→ Document passage
⁂
United States: Exit Lenders Accept Distributions In Contravention Of Credit Agreement And Are Held Liable For Conversion

Last Updated: August 9 2013
Article by Jason I. Miller

In a recent decision, New York state judge Charles E. Ramos granted summary judgment in favor of aggrieved syndicate members on both their breach of contract and conversion claims against exit lenders following the acceptance by the exit lenders of collateral sale proceeds contrary to the plaintiffs' right to receive pro rata distributions.  But for an exculpation clause in the credit agreement that created a triable issue of fact, summary judgment against the agent would also have been granted.  The case, Prudential Insurance Co. of America et al. v. WestLB AG, New York Branch, et al. (37 Misc. 3d 1208(A) (N.Y. Sup Ct. 2012)), is the latest in a recent series of collective action doctrine cases, in which the objecting minority co-lenders dispute some aspect of the agent/majority lender-approved enforcement process.

The plaintiffs and 16 other lenders extended credit in 2006 to ASA Ethanol Holdings LLC and its affiliates, the operators of three ethanol plants.  In 2008, ASA and its affiliates filed a Chapter 11 bankruptcy petition, which constituted an event of default under the borrowers' Credit Agreement.  Debtor-in-possession financing was provided by the lenders to the borrowers during the pendency of the bankruptcy case and post-confirmation exit financing was provided by some, but not all of the lenders following confirmation of the plan of reorganization.  None of the plaintiffs elected to contribute to the exit financing at that time.  WestLB, as the lenders' administrative and collateral agent, successfully credit bid on two of the ethanol plants pursuant to a Section 363 sale.  These plants were then acquired by two limited liability companies formed by WestLB for that purpose.
⁂
Data listing
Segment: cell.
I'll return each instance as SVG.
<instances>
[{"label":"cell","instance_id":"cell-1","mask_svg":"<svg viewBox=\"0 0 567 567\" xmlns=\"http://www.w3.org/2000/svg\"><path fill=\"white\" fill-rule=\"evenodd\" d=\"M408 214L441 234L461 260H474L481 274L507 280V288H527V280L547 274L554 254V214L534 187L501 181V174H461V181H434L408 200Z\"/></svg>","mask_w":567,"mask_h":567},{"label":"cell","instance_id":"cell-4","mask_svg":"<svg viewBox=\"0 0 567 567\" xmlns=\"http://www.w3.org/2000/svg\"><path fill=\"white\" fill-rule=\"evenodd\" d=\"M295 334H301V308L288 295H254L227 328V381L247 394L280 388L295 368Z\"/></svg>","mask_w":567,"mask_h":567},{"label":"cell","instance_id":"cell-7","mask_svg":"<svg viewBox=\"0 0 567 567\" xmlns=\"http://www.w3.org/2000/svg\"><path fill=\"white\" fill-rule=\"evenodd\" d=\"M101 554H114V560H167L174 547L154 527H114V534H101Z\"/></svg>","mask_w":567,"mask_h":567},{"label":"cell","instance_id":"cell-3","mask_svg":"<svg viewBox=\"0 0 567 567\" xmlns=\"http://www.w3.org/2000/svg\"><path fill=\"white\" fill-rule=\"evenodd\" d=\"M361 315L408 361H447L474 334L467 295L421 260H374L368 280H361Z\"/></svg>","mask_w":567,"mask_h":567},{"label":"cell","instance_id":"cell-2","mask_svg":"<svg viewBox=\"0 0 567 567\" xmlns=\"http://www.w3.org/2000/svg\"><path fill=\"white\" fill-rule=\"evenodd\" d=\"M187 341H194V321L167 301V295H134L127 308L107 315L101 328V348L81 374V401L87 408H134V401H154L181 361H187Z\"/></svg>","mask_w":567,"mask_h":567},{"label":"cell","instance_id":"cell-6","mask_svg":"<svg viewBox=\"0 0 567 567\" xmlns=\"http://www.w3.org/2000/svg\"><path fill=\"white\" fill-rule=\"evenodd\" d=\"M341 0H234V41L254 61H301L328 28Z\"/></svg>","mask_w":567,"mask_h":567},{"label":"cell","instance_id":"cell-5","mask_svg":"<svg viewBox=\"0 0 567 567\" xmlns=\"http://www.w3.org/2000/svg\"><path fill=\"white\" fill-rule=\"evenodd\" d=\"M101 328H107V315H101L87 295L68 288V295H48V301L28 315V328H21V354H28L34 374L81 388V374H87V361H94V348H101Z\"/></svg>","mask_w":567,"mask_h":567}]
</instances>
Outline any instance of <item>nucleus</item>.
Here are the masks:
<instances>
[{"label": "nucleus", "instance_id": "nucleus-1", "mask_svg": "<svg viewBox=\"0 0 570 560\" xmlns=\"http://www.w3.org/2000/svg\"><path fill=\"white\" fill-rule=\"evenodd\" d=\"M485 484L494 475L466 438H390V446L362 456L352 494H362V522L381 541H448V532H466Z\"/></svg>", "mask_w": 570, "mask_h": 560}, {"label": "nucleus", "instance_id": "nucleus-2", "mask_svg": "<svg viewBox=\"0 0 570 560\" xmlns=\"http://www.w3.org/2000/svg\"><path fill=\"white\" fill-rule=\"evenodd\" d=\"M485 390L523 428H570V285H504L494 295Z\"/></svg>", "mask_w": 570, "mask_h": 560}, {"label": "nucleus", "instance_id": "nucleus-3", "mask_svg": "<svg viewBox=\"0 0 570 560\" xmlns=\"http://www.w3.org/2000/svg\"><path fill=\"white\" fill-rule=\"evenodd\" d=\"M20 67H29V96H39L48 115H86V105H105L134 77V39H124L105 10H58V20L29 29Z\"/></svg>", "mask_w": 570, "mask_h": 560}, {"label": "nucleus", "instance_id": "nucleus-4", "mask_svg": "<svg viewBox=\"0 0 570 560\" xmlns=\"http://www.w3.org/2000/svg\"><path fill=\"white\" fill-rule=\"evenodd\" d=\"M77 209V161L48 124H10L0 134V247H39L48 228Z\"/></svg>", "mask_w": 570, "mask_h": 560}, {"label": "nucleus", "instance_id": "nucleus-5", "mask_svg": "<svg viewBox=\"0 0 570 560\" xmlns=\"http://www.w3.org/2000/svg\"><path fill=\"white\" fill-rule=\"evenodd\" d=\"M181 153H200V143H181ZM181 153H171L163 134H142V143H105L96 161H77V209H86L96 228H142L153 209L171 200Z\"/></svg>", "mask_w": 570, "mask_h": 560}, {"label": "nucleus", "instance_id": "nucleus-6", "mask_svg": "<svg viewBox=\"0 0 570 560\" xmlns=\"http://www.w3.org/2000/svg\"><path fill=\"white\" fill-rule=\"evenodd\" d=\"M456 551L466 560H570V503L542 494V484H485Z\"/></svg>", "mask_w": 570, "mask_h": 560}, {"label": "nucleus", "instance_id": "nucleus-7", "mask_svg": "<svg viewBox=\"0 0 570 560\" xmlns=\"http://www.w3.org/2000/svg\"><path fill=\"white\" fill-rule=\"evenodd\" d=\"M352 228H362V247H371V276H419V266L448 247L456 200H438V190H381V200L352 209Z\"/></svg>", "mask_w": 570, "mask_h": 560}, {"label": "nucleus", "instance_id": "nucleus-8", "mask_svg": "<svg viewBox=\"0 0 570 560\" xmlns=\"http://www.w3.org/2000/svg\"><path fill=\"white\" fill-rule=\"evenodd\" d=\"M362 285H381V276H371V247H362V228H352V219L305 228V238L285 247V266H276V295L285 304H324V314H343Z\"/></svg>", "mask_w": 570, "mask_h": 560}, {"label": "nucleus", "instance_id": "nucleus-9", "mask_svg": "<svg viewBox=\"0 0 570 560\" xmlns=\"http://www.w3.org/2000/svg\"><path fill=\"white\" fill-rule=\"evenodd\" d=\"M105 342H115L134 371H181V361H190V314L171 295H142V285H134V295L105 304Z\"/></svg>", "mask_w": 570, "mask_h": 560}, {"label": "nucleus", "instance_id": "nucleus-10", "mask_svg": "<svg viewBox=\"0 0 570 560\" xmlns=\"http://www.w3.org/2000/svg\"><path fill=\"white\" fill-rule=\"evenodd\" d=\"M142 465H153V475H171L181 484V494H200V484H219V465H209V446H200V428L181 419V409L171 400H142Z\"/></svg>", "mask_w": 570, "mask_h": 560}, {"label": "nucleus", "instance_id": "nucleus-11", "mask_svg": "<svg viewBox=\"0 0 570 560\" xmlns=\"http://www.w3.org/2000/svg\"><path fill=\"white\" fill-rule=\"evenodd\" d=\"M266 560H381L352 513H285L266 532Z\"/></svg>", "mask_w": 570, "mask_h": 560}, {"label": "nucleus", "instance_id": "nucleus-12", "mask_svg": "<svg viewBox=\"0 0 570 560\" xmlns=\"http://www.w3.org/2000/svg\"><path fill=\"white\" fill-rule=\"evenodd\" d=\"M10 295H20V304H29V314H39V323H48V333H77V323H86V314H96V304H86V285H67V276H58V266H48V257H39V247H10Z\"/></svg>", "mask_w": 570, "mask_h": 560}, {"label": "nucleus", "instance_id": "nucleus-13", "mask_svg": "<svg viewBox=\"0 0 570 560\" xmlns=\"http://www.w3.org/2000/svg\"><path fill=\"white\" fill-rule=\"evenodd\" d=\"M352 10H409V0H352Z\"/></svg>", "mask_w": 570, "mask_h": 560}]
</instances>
⁂
→ Directions for this task
According to the article on the exit lenders' liability, why was summary judgment not also granted against the agent? Answer in one to three sentences.

→ Answer in full
An exculpation clause in the credit agreement created a triable issue of fact. Without that clause, summary judgment against the agent would also have been granted.